# To do:
a – According to the text on Italian polygenic scores, which two samples obtain the lowest polygenic scores for height?
b – Carry on the text on Italian polygenic scores from the point where it stops.

*** Text Section Begins ***

Finally, as a validation, they examined the height gaps. Height is more heritable and less affected by environmental factors, but also shows large north-south gaps. Can these also be seen in the polygenic scores for height? Yes, they are quite clear. The two samples of south Italians obtain the lowest polygenic scores for height. Again, the relative differences are not entirely spot on. Finns have a much higher score than even the Europeans in Utah and British in Britain, but Finns are not particularly tall by north European standards, so what gives? We can’t really say for now, but the broad patterns are there.

The authors are cautious about the possible interpretations:

An interpretation of this finding is that in Italy, natural selection acted over many generations to produce different population means for education-related traits (intelligence, impulsivity, openness to experience, etc.), thus becoming associated with old ancestry components. Conversely, in the presence of recent massive selective migration, with large numbers of migrants whose average levels of cognitive traits are different from those who stay behind, the association between ancestry and EA PGS would break down (Abdellaoui, 2019)

In fact, the individuals in our study had all their grandparents born in the same region, hence the data set does not represent the effects of the massive migrations that occurred over the last century, mainly from the countryside to the city and from the poorer South to the industrialized North, on the polygenic scores of people living in different regions. The present study lacked the power to detect subtle differences in polygenic scores independent of ancestry, due to the small sample size and the low spatial resolution.

Another possible interpretation of the findings is that the GWAS failed to remove the effects of population stratification on the phenotype (Sohail et al., 2019). However, the EA4 GWAS was carried out on individuals of White British and European American ancestry living in the UK and in the US. Therefore, population structures in the discovery populations are different from those present in Italy, and therefore less likely to bias the Italian results.

The paper should be read with the controversy about 10 years ago in mind. Lynn published this paper in Intelligence:

Regional differences in IQ are presented for 12 regions of Italy showing that IQs are highest in the north and lowest in the south. Regional IQs obtained in 2006 are highly correlated with average incomes at r = 0.937, and with stature, infant mortality, literacy and education. The lower IQ in southern Italy may be attributable to genetic admixture with populations from the Near East and North Africa.

*** Text Section Ends ***
*** Data under study Section Begins ***

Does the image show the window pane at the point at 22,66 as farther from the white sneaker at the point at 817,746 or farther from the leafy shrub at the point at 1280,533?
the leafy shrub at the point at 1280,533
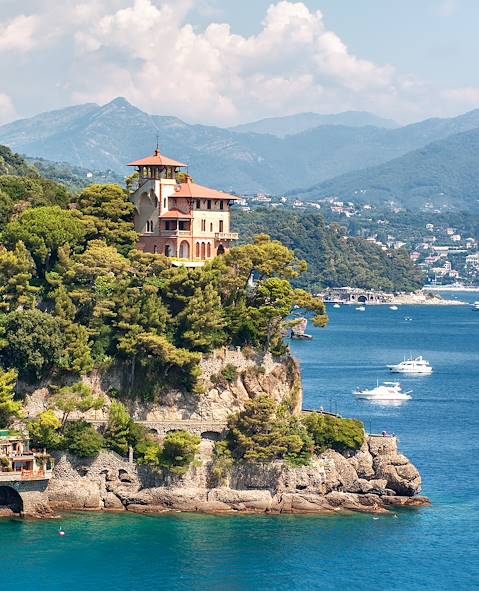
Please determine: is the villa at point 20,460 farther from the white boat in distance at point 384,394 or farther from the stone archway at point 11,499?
the white boat in distance at point 384,394

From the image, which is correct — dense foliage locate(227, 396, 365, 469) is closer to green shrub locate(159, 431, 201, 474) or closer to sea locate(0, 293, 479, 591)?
green shrub locate(159, 431, 201, 474)

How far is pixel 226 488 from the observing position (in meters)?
60.9

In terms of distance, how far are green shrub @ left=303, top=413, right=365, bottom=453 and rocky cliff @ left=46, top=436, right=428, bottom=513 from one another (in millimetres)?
589

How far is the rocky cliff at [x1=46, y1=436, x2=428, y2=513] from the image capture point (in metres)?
59.9

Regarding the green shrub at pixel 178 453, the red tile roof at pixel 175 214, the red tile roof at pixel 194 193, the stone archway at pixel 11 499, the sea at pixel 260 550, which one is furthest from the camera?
the red tile roof at pixel 194 193

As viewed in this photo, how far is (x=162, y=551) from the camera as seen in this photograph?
5456 centimetres

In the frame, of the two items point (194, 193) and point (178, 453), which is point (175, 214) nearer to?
point (194, 193)

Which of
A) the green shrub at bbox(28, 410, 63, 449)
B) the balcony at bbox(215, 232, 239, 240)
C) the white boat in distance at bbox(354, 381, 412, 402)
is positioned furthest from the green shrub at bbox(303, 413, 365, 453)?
the white boat in distance at bbox(354, 381, 412, 402)

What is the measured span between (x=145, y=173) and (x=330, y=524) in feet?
73.4

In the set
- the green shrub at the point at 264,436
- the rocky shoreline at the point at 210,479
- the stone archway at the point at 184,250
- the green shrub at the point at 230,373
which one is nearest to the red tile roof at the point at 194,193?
the stone archway at the point at 184,250

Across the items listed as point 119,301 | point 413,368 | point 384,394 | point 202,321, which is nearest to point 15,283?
point 119,301

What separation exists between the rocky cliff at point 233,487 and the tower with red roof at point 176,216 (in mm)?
12684

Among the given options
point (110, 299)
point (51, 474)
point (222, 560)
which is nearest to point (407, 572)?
point (222, 560)

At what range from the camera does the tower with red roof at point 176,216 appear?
70750 millimetres
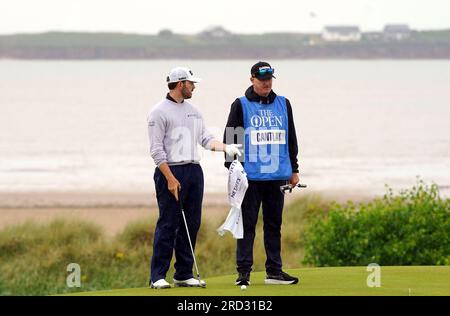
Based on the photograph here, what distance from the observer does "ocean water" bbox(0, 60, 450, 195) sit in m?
46.4

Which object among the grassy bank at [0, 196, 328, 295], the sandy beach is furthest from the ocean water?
the grassy bank at [0, 196, 328, 295]

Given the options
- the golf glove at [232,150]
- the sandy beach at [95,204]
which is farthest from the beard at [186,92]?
the sandy beach at [95,204]

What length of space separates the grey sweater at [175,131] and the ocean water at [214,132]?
5.52ft

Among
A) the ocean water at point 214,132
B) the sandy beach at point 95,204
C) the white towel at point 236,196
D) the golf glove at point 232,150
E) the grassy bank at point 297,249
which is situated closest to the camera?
the golf glove at point 232,150

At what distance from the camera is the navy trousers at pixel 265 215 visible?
12.9 metres

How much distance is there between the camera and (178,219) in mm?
12844

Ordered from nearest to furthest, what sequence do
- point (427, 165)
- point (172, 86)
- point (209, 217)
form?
point (172, 86) → point (209, 217) → point (427, 165)

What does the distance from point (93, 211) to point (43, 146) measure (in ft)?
95.7

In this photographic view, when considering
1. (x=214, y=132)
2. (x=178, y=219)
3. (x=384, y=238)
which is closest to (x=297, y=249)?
(x=384, y=238)

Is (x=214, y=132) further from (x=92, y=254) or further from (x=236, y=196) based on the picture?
(x=236, y=196)

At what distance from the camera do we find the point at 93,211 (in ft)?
117

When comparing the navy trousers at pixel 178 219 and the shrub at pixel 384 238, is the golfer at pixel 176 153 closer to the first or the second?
the navy trousers at pixel 178 219
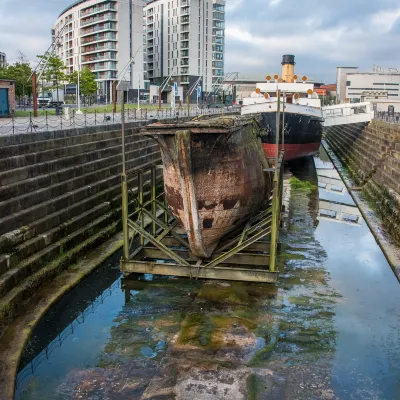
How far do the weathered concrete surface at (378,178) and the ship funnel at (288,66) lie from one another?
21.8ft

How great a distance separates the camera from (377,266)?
13.0 meters

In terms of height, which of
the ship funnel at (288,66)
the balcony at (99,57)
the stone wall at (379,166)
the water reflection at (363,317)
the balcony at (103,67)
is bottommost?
the water reflection at (363,317)

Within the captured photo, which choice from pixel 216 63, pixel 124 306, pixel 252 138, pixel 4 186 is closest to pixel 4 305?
pixel 124 306

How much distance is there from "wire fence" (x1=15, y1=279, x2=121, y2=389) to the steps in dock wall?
2.99 feet

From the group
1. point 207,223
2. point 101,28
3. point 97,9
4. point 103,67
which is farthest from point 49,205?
point 97,9

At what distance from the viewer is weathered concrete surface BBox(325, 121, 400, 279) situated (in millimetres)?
15383

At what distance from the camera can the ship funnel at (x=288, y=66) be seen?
3519cm

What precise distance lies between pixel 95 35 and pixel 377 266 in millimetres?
77317

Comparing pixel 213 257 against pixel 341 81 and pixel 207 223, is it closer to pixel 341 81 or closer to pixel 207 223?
pixel 207 223

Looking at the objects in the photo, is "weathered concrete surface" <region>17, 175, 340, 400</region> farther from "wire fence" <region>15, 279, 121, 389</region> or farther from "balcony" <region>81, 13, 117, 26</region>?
"balcony" <region>81, 13, 117, 26</region>

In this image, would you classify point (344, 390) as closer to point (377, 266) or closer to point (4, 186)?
point (377, 266)

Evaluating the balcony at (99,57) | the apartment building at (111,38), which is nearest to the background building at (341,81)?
the apartment building at (111,38)

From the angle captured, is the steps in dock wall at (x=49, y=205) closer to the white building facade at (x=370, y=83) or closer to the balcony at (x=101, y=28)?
the balcony at (x=101, y=28)

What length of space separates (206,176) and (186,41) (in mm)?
82262
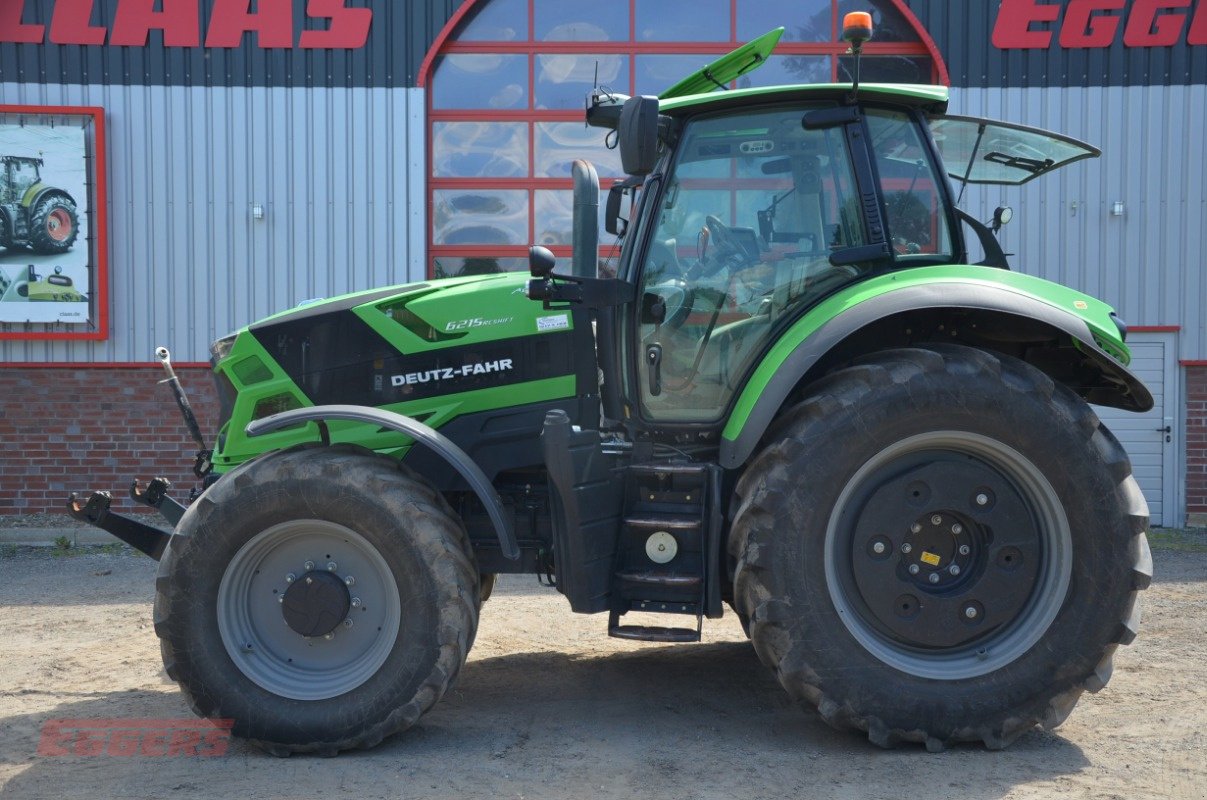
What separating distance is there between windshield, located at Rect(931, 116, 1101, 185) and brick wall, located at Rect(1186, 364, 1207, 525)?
642 cm

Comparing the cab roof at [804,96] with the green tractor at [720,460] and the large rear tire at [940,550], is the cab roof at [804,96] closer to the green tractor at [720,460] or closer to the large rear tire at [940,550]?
the green tractor at [720,460]

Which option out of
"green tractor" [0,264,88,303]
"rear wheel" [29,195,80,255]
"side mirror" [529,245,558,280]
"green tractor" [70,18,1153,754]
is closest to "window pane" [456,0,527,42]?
"rear wheel" [29,195,80,255]

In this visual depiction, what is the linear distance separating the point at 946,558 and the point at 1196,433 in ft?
26.0

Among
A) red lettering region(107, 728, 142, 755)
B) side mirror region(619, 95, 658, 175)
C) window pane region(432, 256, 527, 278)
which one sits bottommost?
red lettering region(107, 728, 142, 755)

*** Data under study Section Ends ***

# Answers for each item:
a – The two samples of south Italians.

b –
The paper spawned a bunch of debate, and has 185 citations:

As far as I can tell, the debate then died down since 2015, pending new data. Well, the new data are in, and they support the obvious explanation. I find that science in this area is so predictable. You just start with some common stereotype. For instance, people in north Italy are brighter than those in the south. Almost invariably, it will be correct. Coming up with historical supporting data is easy: look at origins of Italian scientists, Nobel prize winners, renaissance eminent men and so on. These are invariably more common in the north. There’s a bunch of older data about regional development, and later, there’s age heaping data from the 1800s too. They are available at a lower level of aggregation, provinces. Some years ago I merged these with the Italian school achievement data at the same level, and the 1800s data correlated at about .60 with the modern scores. The paper with that dataset was finally officially published in 2021. Looks like this:

We can confidently make some more predictions:

  • Future studies will confirm regional patterns in intelligence and its various downstream effects in Italy, wealth, health, education etc.
  • Future genetic studies will find polygenic score differences in line with the above.
  • These results will be denied to show what they plainly show for a while.
  • It will eventually be conceded as obvious. Indeed, it is obvious.